Captioned web image data
##############################
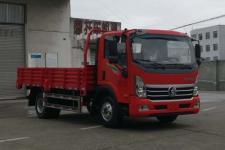 王国六单桥货车180马力1735吨(CDW1040HA2R6)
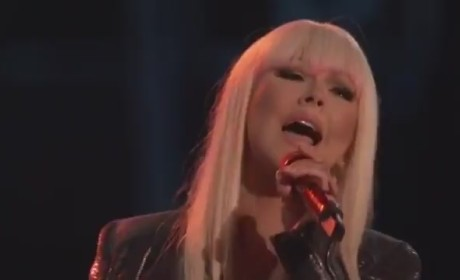 Christina Aguilera and Blake Shelton - Just a Fool (The Voice)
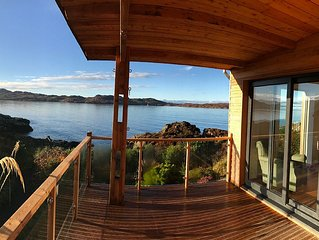 Stunning seaside home in the Scottish Highlands with its own private coastline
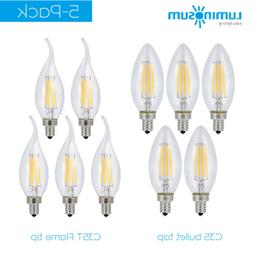 LUMINOSUM 5-Pack Dimmable LED Candelabra Bulb Vintage Filame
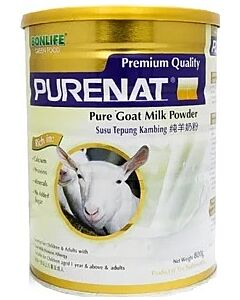 Purenat PREMIUM Pure Goat Milk Powder, 800g - 23% OFF!!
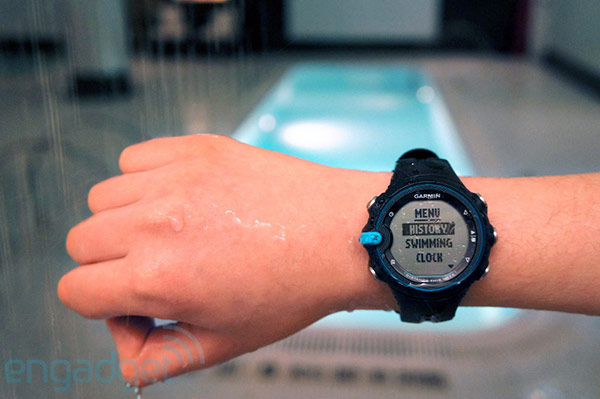 Garmin Swim watch tracks your water workouts, we hit the pool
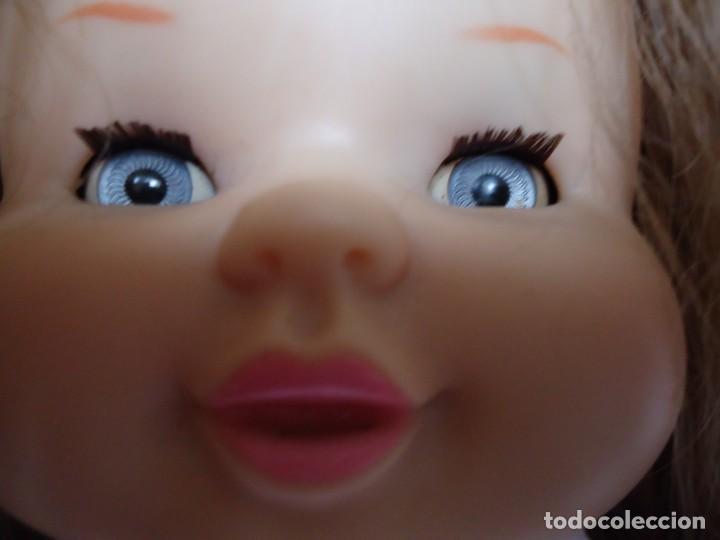Otras Muñecas de Famosa: MUÑECA ISA DE FAMOSA. OJOS DE MARGARITA - Foto 2 - 139649894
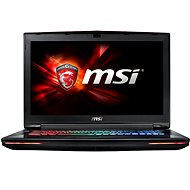 MSI GT72 6QD-229CZ Dominator - Notebook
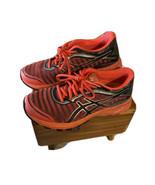 ASICS DynaFlyte T6F8Y Coral/Orange Diva Pink Running Shoes Women's Size 8 - $27.49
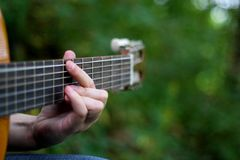 Song Royalty Free Stock Photography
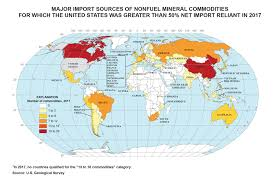 Map Of Countries The Us Relies On These Countries For 50 Or More Of Certain Minerals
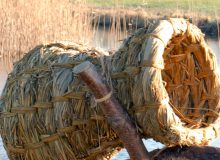 Demo eendenkorf vlechten en droogvilten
##############################
Task description:
Starting from the line with "MSI GT72 6QD-229CZ Dominator - Notebook" in the records above, repeat each line exactly until you have written the line with "Map Of Countries", then stop; drop the pictures.

Response to this exercise:
 MSI GT72 6QD-229CZ Dominator - Notebook
 ASICS DynaFlyte T6F8Y Coral/Orange Diva Pink Running Shoes Women's Size 8 - $27.49
 Song Royalty Free Stock Photography
 Map Of Countries The Us Relies On These Countries For 50 Or More Of Certain Minerals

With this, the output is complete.